==== PASSAGE FOR REVIEW

Wednesday morning I stood inside a wallpapered bedroom, charmingly vintage, thirteen feet by nine feet. Onto the wallpaper were glued photos, cut from magazines, of twentieth-century movie stars. Standing in the room felt like being underwater—pressure in my ears and behind my eyes, dim light, the feeling of separation from the rest of the world.
It was a writer’s room, the room of a girl barely older than my daughter. Anne Frank.
The emerging science of epigenetics tells us our experiences rearrange our bodies, all the way down to our genes. There must be a counterpart for physical places—the way a space can remember what has happened there. The air inside Anne Frank’s hidden bedroom felt solid, as if the oxygen molecules trapped bits of her life—terror, boredom, rapture—and held them aloft, like a story we could breathe in.
Or maybe the air was weighted by the sighs of the millions of visitors passing through since August 4, 1944, the day Anne was released from her hidden quarters into the fresh outside air, the first day in over two years she saw a bird or flower—only to be loaded like cargo onto a train screeching toward Auschwitz. Inside the bedroom, eighty years collapse; past and present blur.

========
==== AVAILABLE DATA

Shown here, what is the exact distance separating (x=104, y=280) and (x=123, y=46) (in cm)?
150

========
==== AVAILABLE DATA

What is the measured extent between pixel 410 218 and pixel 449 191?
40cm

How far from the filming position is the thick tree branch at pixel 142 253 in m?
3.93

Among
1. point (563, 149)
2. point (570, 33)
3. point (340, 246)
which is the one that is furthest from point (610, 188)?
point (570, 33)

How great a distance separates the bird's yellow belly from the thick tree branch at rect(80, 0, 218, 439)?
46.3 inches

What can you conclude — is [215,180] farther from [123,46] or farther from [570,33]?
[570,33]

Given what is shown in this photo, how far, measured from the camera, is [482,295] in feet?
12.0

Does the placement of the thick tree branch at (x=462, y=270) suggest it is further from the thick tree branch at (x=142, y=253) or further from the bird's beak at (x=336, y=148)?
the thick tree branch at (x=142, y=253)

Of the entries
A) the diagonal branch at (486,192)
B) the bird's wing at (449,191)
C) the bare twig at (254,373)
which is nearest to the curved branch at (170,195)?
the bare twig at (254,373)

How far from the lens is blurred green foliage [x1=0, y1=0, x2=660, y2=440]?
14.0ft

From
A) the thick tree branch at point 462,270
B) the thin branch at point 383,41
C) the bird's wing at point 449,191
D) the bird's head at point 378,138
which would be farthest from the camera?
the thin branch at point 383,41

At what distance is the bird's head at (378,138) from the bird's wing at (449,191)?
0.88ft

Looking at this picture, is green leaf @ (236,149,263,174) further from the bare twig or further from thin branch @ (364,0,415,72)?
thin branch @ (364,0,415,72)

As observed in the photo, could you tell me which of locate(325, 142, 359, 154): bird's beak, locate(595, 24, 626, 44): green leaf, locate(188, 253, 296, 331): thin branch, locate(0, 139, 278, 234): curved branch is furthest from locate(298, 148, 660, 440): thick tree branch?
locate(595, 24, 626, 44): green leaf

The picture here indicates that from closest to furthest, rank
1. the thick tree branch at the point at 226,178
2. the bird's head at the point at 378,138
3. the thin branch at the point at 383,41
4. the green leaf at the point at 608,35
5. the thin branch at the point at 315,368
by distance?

========
==== AVAILABLE DATA

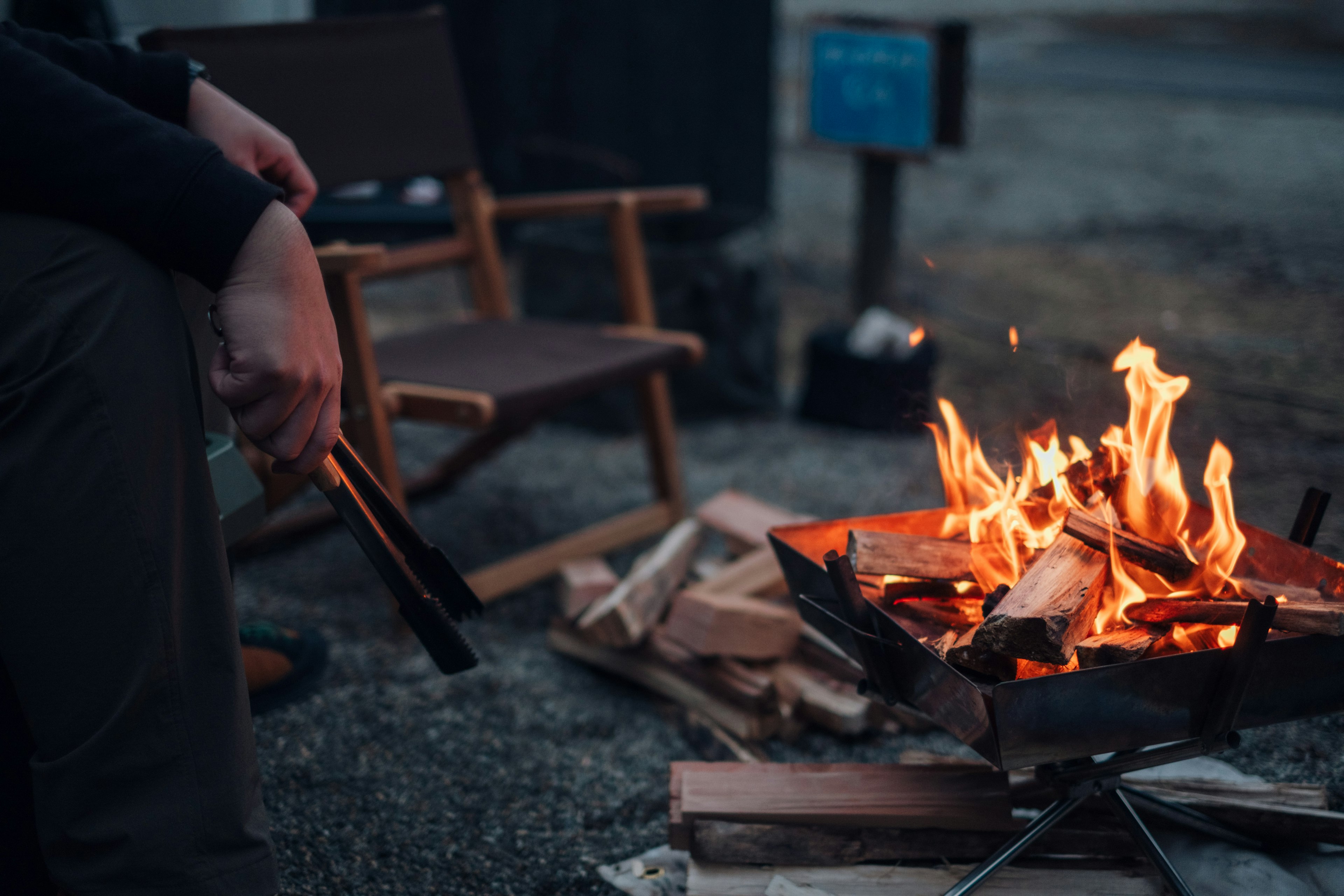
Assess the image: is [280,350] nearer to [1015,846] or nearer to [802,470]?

========

> [QUESTIONS]:
• a. In the passage about Anne Frank's bedroom, what size is the room?
• b. Based on the passage about Anne Frank's bedroom, mark each statement yes or no, and quote the words that decide it: (i) The photos on the wallpaper were cut from magazines. (ii) Standing in the room came with bright light. (iii) Anne was released from her hidden quarters on August 4, 1944.
The records are separate material with no connection to the passage about Anne Frank's bedroom.

> [ANSWERS FOR THIS EXERCISE]:
• a. Thirteen feet by nine feet.

• b.
(i) Yes: "Onto the wallpaper were glued photos, cut from magazines, of twentieth-century movie stars."
(ii) No: "pressure in my ears and behind my eyes, dim light"
(iii) Yes: "since August 4, 1944, the day Anne was released from her hidden quarters into the fresh outside air"